CAREER: SHF: Chiplet-Package Co-Optimizations for 2.5D Heterogeneous SoCs with Low-Overhead IOs

Design of 2.5D chiplets is becoming increasingly popular as a flexible and scalable More-than-Moore solution to push computational performance of integrated circuit chips. With heterogeneous integration, each IP block can be implemented using the optimum technology node, maximizing design flexibility and performance. However, a drawback compared with a monolithic 2D chip is the large overhead introduced by inter-chiplet communication.

On-package wires have much larger parasitics compared with on-chip interconnects. Thus, they may reduce the performance and energy-efficiency of 2.5D systems. Designing these physical IOs are expensive and time-consuming.

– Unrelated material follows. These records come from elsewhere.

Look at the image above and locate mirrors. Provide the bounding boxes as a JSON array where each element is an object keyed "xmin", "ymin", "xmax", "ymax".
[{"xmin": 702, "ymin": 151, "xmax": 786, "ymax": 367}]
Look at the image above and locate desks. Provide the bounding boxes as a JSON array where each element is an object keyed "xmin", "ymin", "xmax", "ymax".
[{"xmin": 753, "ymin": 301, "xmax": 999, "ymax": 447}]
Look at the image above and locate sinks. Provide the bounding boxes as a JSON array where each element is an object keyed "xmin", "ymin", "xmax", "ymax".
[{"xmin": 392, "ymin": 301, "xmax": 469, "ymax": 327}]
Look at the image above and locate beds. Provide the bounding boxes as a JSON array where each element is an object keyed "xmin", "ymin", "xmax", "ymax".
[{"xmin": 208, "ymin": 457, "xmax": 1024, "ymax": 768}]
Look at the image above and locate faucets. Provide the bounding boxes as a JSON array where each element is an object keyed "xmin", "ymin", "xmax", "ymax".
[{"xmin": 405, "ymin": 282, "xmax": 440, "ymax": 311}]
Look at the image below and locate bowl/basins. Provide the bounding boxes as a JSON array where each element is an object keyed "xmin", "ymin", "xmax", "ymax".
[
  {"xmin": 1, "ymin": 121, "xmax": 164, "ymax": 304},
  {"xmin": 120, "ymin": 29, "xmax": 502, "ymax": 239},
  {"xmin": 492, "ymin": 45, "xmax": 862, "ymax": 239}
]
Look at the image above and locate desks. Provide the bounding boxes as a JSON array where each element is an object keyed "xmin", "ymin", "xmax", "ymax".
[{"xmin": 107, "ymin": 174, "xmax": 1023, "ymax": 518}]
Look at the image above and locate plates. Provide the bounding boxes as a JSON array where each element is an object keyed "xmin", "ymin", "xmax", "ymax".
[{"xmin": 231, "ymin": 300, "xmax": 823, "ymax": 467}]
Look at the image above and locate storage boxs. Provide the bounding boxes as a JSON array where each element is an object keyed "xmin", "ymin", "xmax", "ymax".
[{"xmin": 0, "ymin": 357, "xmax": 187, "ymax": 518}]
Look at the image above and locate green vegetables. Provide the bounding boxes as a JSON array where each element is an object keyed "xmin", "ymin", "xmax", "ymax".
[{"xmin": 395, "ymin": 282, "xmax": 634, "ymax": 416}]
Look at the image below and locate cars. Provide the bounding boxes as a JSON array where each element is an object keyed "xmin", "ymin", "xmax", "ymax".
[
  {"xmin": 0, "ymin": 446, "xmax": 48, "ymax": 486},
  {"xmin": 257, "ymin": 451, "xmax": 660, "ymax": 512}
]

Heterogeneous components cannot be easily integrated without a commonly used standard, and designers need to conservatively reserve a large design margin, which inevitably results in non-optimum designs and increased costs. The timing, power, and signal integrity properties between chiplets and the package are also not captured by the traditional design flow and CAD tools.

The missing low-overhead, low-cost, and customizable IOs and design tools significantly slow down the adoption of these advanced packaging techniques. This project uses a chiplet-package co-design methodology to combine IC and package designs and provide a seamless environment for heterogeneous development. The goal is to minimize inter-chiplet performance overhead, reduce design costs, explore the full potential of 2.5D systems, and demonstrate the highest integration density and energy efficiency.

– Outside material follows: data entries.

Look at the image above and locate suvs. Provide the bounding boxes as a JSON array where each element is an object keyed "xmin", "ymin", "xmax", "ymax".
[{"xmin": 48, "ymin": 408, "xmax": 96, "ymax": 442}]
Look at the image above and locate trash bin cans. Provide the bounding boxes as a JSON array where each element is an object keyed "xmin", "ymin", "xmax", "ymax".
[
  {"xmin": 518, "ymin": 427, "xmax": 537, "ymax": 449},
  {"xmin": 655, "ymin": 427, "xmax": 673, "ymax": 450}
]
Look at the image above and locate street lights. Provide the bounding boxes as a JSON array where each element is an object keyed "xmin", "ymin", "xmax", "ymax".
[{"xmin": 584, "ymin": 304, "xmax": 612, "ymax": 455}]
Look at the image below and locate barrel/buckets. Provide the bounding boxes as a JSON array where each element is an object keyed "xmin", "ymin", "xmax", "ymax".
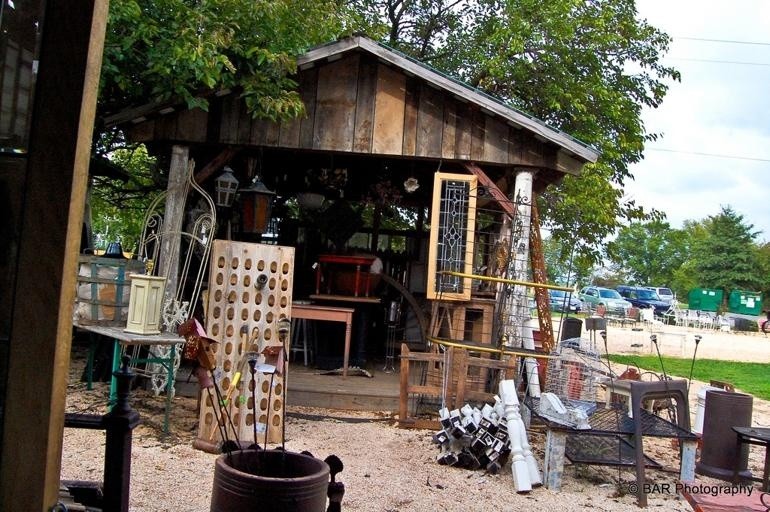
[{"xmin": 695, "ymin": 386, "xmax": 726, "ymax": 434}]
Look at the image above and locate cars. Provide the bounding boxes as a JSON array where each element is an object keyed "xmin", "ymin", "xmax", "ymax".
[{"xmin": 534, "ymin": 286, "xmax": 582, "ymax": 312}]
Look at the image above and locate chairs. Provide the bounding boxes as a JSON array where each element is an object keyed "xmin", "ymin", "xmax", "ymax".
[{"xmin": 587, "ymin": 300, "xmax": 730, "ymax": 335}]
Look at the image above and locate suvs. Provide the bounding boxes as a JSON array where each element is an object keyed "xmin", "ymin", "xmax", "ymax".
[
  {"xmin": 576, "ymin": 285, "xmax": 633, "ymax": 316},
  {"xmin": 616, "ymin": 284, "xmax": 671, "ymax": 318}
]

The proposed chip design efforts and CAD tools will be used to provide educational materials, hands-on experience, and guest lectures to students. The project will contribute to the development of much needed US workforce in the area of research and development of semiconductors via a diverse set of plans for industry collaboration, pre-college education, and college and graduate-level education at the PI's institution, and in the state of Arkansas.

The design tools resulting from the project will be open-sourced and packaged with design examples and documentation.

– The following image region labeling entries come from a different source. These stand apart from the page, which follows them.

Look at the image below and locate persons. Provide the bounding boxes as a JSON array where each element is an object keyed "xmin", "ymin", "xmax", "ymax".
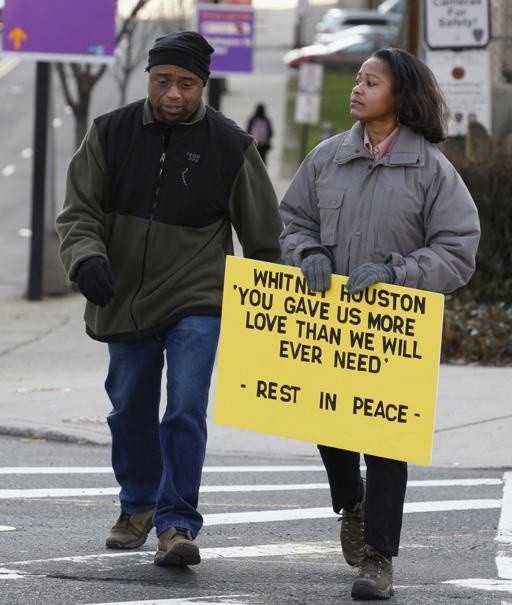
[
  {"xmin": 247, "ymin": 104, "xmax": 272, "ymax": 165},
  {"xmin": 54, "ymin": 31, "xmax": 285, "ymax": 567},
  {"xmin": 278, "ymin": 48, "xmax": 482, "ymax": 600}
]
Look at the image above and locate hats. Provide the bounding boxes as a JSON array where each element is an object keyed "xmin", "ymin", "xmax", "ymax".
[{"xmin": 144, "ymin": 31, "xmax": 217, "ymax": 86}]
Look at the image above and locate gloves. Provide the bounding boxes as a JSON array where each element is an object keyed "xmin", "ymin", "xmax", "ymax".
[
  {"xmin": 75, "ymin": 255, "xmax": 118, "ymax": 309},
  {"xmin": 301, "ymin": 254, "xmax": 332, "ymax": 294},
  {"xmin": 342, "ymin": 261, "xmax": 395, "ymax": 297}
]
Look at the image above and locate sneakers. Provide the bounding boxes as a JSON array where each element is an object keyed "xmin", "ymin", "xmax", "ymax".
[
  {"xmin": 104, "ymin": 499, "xmax": 159, "ymax": 551},
  {"xmin": 351, "ymin": 548, "xmax": 396, "ymax": 600},
  {"xmin": 338, "ymin": 475, "xmax": 368, "ymax": 569},
  {"xmin": 153, "ymin": 526, "xmax": 203, "ymax": 569}
]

This 2.5D chiplet-package co-design flow will eliminate the boundary between chiplets and the package and combine additional design synthesis, extraction, and optimization steps to minimize overhead and costs. The IO synthesis will create and place small IO cells with just-enough sizing based on detailed extraction results. The active package synthesis will generate on-package buffers and re-timers to optimize area, wirelength, and performance.

Holistic and In-Context extraction for chiplet-to-package coupling will provide the highest accuracy for both homogeneous and heterogeneous designs. The fabrication and testing of 2.5D systems is intended to ensure realistic validation with measured data. This CAD flow will further break the boundary between low-voltage and high-power engineering and enable computer-on-package with heterogeneous integration of Si logic and GaN/SiC power conversion.

This award reflects NSF's statutory mission and has been deemed worthy of support through evaluation using the Foundation's intellectual merit and broader impacts review criteria.